The Bulletin

Dominion says it will cut methane emissions. Environmental group: What about that pipeline?

By: - February 13, 2019 6:10 am
Dominion Energy's downtown Richmond building. (Ned Oliver/Virginia Mercury)

Dominion Energy, Virginia’s largest electric utility and a major U.S. energy company, is headquartered in Richmond. (Ned Oliver/Virginia Mercury)

In a news release, Dominion Energy announced Tuesday its plans to reduce methane emissions by 50 percent over the next decade.

Under its new initiative, the company will prevent more than 430,000 metric tons of methane, the primary component of natural gas, from entering the atmosphere, “the equivalent of taking 2.3 million cars off the road for a year or planting nearly 180 million new trees,” the news release states.

But at least one environmental group called the utility out on its claims.

“The best way for Dominion to reduce methane emissions is to abandon its plans to build its controversial and unnecessary $7.5 billion pipeline,” Harrison Wallace, Virginia director of the Chesapeake Climate Action Network, said in a statement.

The Atlantic Coast Pipeline, Wallace contends, will emit nearly 68 million metric tons of “planet-warming gases,” he said, offsetting any gains the utility makes in its newly-announced initiative.

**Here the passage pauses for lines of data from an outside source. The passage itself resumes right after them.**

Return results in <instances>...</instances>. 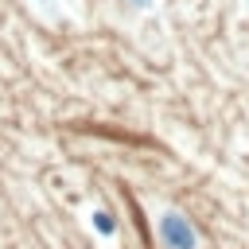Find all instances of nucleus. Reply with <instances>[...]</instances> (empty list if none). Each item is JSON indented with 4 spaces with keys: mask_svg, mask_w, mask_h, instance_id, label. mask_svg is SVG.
<instances>
[{
    "mask_svg": "<svg viewBox=\"0 0 249 249\" xmlns=\"http://www.w3.org/2000/svg\"><path fill=\"white\" fill-rule=\"evenodd\" d=\"M163 233H167V237L175 241V249H191V245H195L191 230H187V226H183V222H179L175 214H167V218H163Z\"/></svg>",
    "mask_w": 249,
    "mask_h": 249,
    "instance_id": "obj_1",
    "label": "nucleus"
}]
</instances>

In its release, Dominion states it will prevent methane from entering the atmosphere by instituting new technology that will capture the gas during planned maintenance and inspections, which is “the largest source of methane emissions from Dominion Energy’s transmission and distribution pipeline system.”

Instead of releasing the gas, the utility will capture it and recycle it for use in other parts of the system.

“Instead of venting methane when we do maintenance or inspection, we’re now capturing, recycling and reusing it so it stays in our system and out of the atmosphere,” Diane Leopold, president and CEO of Dominion Energy’s Gas Infrastructure Group, said in the release.

Additional efforts to limit methane emissions include replacing old equipment and expanding leak detection programs across Dominion’s pipeline system.

“We recognize we need to do more to reduce greenhouse gas emissions to further combat climate change,” Leopold said. “We’ve made significant progress, but we’re determined to go much further.”

In his statement, Wallace conceded that “it’s refreshing that Dominion acknowledges that methane is harmful to our planet.” But the utility could “make real and significant progress toward a stable climate” by not building the Atlantic Coast Pipeline.

“We’ll know they’re serious about climate change if they start taking meaningful action to build a grid that is powered by 100 percent renewable energy,” he said.